The end of an era: Two Lexington businesses close their doors

Lexington says goodbye to Brix and Healthy Foods Co-op

Alexandra Cline

Crave late night Mediterranean tapas? In love with all-natural soy butter for the quick breakfast on-the-go?

For Washington and Lee students and Lexington residents, these food cravings will now be difficult to satisfy with the closing of two area businesses: Brix and Healthy Foods Co-op.

Brix, a restaurant known for its small plates, closed permanently in December after the building sold to new management. The restaurant’s owner decided to close before the lease expired due to personal reasons.

“Brix was definitely one of my favorite restaurants,” Lilly Grella, ‘18, said. “It’s really disappointing that it’s gone, and especially on such short notice.”

For Healthy Foods Co-op, the Board of Directors announced earlier this month that it will shut down its store following a dramatic downturn in sales this calendar year.

Healthy Foods will continue to operate on a modified schedule through the end of January, with the store now closed on Sundays and without its breakfast menu, which recently debuted last fall.

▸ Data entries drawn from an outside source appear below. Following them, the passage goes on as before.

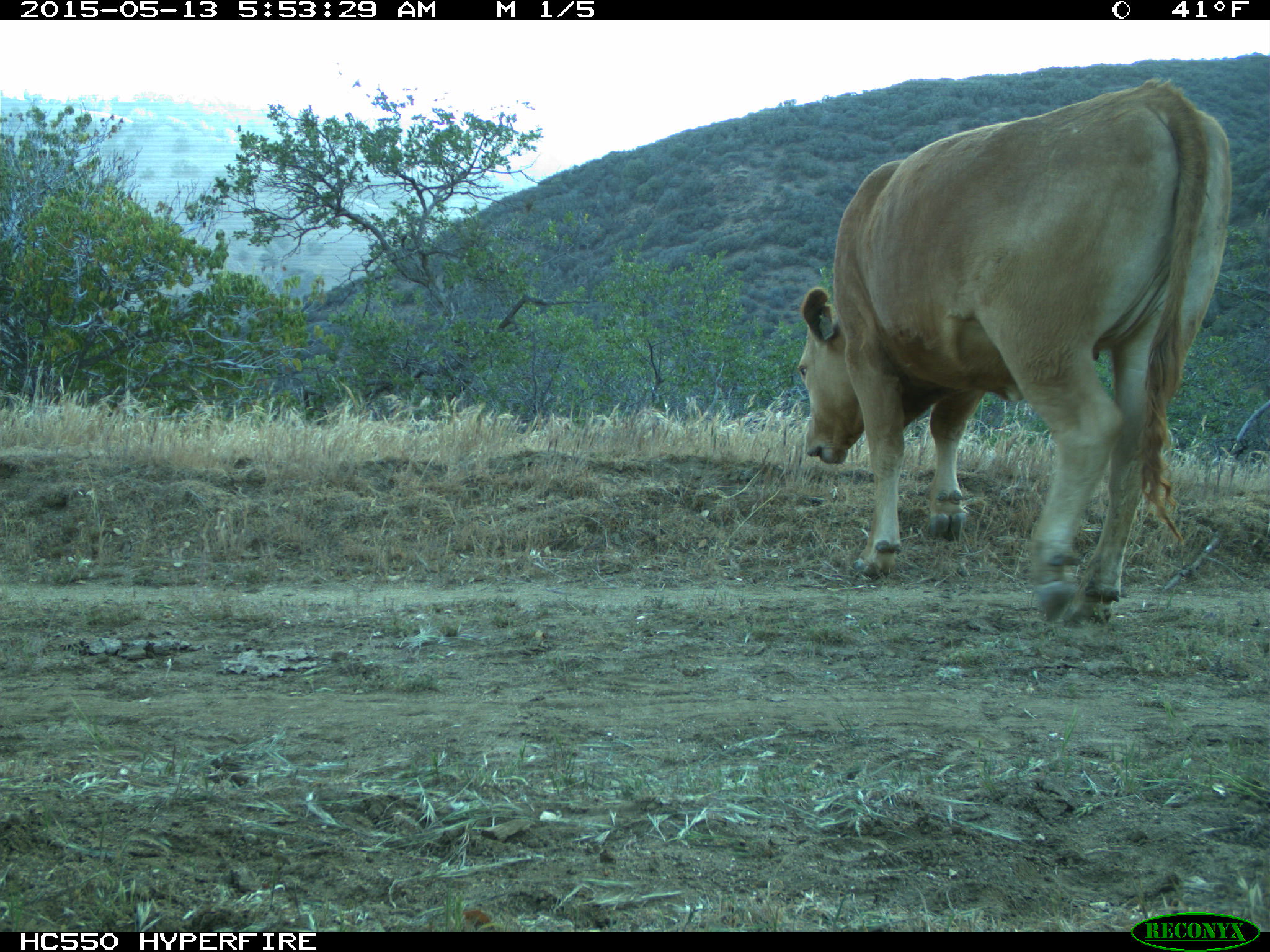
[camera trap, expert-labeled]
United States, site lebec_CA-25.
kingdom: Animalia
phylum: Chordata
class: Mammalia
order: Artiodactyla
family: Bovidae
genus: Bos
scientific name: Bos taurus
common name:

On Jan. 14, the Board met with members of the public on the W&L campus to discuss its choice to cease business, stating that the store lacks the funding and resources necessary to remain in operation.

Organized as a cooperative, Healthy Foods is managed by an unpaid Board of Directors selected by a vote of members, who pay an annual fee and contribute to business decisions.

Devoted customers and members of the staff shared memories about the store and its more than four decades-long effort to provide whole, natural foods to the Lexington community.

“The single most defining thing about this place is its people and their support,” the Board said in a statement during the meeting. “We regret that we were not aware of the situation sooner, but we know we did the best we could with the information we had at the time.”

Such situation, referring to the decrease in sales during recent months, arose in part due to the expansion of organic products in major retailers around Lexington, including Walmart and Kroger.

“We really need to ask ourselves if we can make people pay substantially more, sometimes several dollars more, for the same product just because we stock it here,” the Board said. “The answer to that is no.”

During the 2015 year, the store and café experienced a $33,000 loss, a drastic shift from the $4,000 profit it enjoyed the prior year. Paid membership also decreased by 28 percent this year, with noticeable dips in sales beginning last spring and summer.

“By November we had already fallen off the cliff,” the Board said. “We were still running but it took us a minute to look around and realize we’d fallen.”

For members of the community, Healthy Foods served as both a place to purchase natural, organic products and as a central gathering for enjoying meals and chatting with friends.

“So many people have expressed to me how painful it is,” Amenie Hopkins, a store manager, said. “It feels like the death of a friend. It’s been a part of my life and this community for such a long time, and the love and support is amazing.”

Despite the closure of Healthy Foods, Hopkins and her husband plan to reopen the existing store as a food-based community center in the near future.

The new eatery, which will offer vegetarian and vegan options, promises to double as a grocery store with a year-round, indoor farmer’s market.

Called The Blue Phoenix Café and Market, the new business will pay homage to Hopkins’s past and the original Healthy Foods store, with the name signifying a rebirth of the long-time Lexington tradition.